Der Franzose Éric Lombard wollte eigentlich mit Klingbeil nach Südafrika fliegen, aber die aktuelle Lage in Paris legte einen schnellen Rückflug nahe. Auch die Kollegen aus Spanien und Italien fehlen. So ist der SPD-Politiker auf einmal der einzige Vertreter aus den großen EU-Ländern. Dass Klingbeil seine Sonderrolle als große Last empfunden hätte – diesen Eindruck konnte man allerdings keinen Moment gewinnen. Vielmehr scheint er den Auftritt auf der internationalen Bühne zu genießen – auch wenn diese in Wahrheit gar nicht so groß ist, denn auch die Minister aus Russland und Indien schwänzen.

Klingbeil ist „auf der Suche nach neuen Partnern“ im Globalen Süden

Wenn der Bundeskanzler Friedrich Merz (CDU) vor allem Außenpolitik macht und das Auswärtige Amt zugleich mit dessen Parteifreund Johann Wadephul besetzt ist, will der SPD-Vorsitzende nicht außen vor bleiben. Bei erster Gelegenheit hebt er daher in Südafrika hervor, von welch enorm hoher Bedeutung das G-20-Treffen für ihn ist. Zwei Botschaften hat er.
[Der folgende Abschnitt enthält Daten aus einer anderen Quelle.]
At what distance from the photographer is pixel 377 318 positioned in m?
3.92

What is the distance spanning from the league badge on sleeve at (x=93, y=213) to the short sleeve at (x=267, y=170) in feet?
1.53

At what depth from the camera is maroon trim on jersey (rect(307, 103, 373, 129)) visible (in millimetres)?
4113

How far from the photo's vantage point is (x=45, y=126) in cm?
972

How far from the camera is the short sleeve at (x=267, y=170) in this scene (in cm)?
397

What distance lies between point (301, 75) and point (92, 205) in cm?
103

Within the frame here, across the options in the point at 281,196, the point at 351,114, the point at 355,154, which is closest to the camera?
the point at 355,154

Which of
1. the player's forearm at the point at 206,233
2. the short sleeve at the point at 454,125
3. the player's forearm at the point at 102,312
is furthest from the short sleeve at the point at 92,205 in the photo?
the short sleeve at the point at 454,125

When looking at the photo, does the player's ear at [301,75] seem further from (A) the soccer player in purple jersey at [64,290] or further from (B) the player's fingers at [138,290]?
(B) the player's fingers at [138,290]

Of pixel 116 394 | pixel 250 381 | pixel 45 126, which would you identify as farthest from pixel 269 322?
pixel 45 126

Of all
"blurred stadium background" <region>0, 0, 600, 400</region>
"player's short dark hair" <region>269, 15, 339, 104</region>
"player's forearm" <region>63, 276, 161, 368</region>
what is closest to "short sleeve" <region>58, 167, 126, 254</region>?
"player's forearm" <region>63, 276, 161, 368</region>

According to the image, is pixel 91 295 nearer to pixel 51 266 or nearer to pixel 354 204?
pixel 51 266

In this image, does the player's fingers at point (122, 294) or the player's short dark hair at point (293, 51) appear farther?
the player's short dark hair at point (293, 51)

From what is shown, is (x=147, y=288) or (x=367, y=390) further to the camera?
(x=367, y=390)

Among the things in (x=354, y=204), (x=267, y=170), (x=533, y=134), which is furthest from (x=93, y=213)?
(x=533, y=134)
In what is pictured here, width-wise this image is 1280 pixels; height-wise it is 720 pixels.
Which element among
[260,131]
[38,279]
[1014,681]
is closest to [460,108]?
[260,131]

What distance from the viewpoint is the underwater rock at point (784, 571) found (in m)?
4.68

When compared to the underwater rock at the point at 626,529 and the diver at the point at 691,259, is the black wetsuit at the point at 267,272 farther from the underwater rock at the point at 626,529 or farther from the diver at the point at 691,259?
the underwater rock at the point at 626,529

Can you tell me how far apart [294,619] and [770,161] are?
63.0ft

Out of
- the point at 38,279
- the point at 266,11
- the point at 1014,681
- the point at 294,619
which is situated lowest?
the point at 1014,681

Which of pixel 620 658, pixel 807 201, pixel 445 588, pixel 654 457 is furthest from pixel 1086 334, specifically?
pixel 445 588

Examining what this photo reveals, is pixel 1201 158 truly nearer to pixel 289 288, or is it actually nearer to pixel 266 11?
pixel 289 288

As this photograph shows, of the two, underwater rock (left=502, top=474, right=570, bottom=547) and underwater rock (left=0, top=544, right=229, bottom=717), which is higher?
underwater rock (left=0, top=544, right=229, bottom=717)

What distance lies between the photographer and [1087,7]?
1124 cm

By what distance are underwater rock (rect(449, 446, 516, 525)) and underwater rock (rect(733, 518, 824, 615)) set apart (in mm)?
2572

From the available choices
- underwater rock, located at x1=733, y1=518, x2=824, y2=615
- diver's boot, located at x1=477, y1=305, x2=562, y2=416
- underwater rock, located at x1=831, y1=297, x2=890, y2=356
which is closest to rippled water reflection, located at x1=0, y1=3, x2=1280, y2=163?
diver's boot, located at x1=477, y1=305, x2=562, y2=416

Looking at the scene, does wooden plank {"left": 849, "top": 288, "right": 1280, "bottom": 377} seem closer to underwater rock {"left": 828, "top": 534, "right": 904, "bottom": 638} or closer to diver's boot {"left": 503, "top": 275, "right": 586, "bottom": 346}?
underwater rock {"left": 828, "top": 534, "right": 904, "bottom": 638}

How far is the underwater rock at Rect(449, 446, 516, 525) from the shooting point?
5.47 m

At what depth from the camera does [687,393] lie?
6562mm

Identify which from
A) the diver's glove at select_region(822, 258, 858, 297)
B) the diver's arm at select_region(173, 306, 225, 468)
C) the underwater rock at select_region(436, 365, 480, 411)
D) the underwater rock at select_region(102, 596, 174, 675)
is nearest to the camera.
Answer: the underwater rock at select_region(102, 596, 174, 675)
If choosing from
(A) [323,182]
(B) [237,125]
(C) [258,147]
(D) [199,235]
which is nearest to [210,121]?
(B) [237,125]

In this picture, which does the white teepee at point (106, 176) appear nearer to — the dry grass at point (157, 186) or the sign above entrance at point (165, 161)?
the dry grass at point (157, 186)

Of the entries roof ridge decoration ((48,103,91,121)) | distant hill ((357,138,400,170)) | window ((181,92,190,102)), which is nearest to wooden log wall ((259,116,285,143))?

Für die regelbasierte, multilaterale Ordnung sei dies ein sehr wichtiges Format. Das zweite Si­gnal geht an den Globalen Süden. „Das ist die erste afrikanische Präsidentschaft im G-20-Format. Auch deswegen ist es für mich wichtig, hier zu sein“, betont Klingbeil. „Wir stehen sehr eng an der Seite Südafrikas, und wir sind auch auf der Suche nach neuen Partnern.“

Deutschland sei eng eingebunden im transatlantischen Verhältnis, aber wolle auch neue Partnerschaften erschließen. „Dafür war ich die letzten Jahre schon viel unterwegs: in Lateinamerika, in Afrika, in Asien.“ Nun führe er diese Arbeit als Finanzminister und Vizekanzler fort. Gerade im Globalen Süden teilt man nach Klingbeils Einschätzung das Interesse an belastbaren Handelsbeziehungen und der Achtung des Völkerrechts. Deutschland habe diese Beziehungen zu lange vernachlässigt, während Russland und China ihren Einfluss vergrößert hätten. „Das müssen wir ändern.“

Nach Ende von USAID: Deutschland ist zum größten Geber aufgestiegen

Der Ausflug in die Weltpolitik ist zwar stressig, hat aber – auch jenseits des besten Winterwetters – durchaus seine schönen Seiten, zum Beispiel eine informative Hafenrundfahrt in Durban. In Berlin ist es weniger schön. Da muss Klingbeil regelmäßig überbordende Ausgabenwünsche von Kabinettskollegen abwehren, weil trotz der jüngsten kreditweitenden Grundgesetzänderung die Möglichkeiten im Kernhaushalt begrenzt bleiben. Das trifft nicht zuletzt seine Parteifreundin Reem Alabali Radovan. Die Entwicklungsministerin muss entgegen allen Bekenntnissen zum Globalen Süden mit weniger Geld auskommen. Deutschland steigt zwar in absoluten Zahlen zum größten Geber in der Welt auf, nachdem Trump die Hilfsorganisation USAID abwickeln ließ, aber die internationale Zielquote von 0,7 Prozent der Wirtschaftsleistung wird Deutschland nicht so bald wieder erreichen.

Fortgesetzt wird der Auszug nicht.